Since the high court's 2004 ruling making the federal sentencing guidelines advisory rather than mandatory, courts have wrestled with figuring out just how much choice they really have. The change has been particularly acute in crack cocaine cases, for which federal guidelines punish dealers far more harshly than in cases involving the powder form of the drug. The disparity—requiring 100 times greater the quantity of powder cocaine to kick in the same mandatory minimum sentence as crack—has long been repudiated by the U.S. Sentencing Commission. So since the guidelines became advisory, judges have begun weighing in, often reducing crack sentences.

That was the case with Derrick Kimbrough, a convicted crack dealer whose case came before the court today. His lawyer argued that an appellate court had wrongly overturned his sentence simply because a trial judge who disagreed with the disparity gave him 15 years behind bars instead of using the guideline, which called for at least 19.

"Sentencing judges must be able to disagree with the sentencing policy" since the guidelines are advisory, said Michael Nachmanoff, Kimbrough's counsel and a federal public defender in Virginia.

But just how far a judge should be able to go is hard to tell. Justice John Paul Stevens suggested that it might be reasonable for a judge to look at the disparity in crack and cocaine sentencing and see that as a violation of another congressional mandate: an unwanted disparity of justice.

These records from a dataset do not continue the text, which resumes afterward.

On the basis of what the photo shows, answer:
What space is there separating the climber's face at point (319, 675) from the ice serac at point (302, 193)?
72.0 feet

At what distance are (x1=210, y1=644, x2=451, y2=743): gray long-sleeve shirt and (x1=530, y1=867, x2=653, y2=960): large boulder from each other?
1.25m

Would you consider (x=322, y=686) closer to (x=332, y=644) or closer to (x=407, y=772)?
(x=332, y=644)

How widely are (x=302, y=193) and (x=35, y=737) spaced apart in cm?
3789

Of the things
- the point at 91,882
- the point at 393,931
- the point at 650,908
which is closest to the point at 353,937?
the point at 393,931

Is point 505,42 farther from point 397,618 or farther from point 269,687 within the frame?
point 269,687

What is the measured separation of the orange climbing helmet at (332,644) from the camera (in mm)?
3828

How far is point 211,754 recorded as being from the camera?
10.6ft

Yet, the government's lawyer contended, not every judge might read the law that way, and so such wide discretion might ultimately mean that two judges sentence defendants in similar cases to vastly different prison times. Without clear guidance on what made a sentence unreasonable, the court would create "a one-way ticket to disparity," said Michal Dreeben, the government's lawyer.

But such differences, Justice Antonin Scalia noted, might be unavoidable.

"It may be impossible to create uniformity through advisory guidelines," he said. The court was left to ponder just what fairness requires in such tangled circumstances. A decision by the high court is expected in the coming months.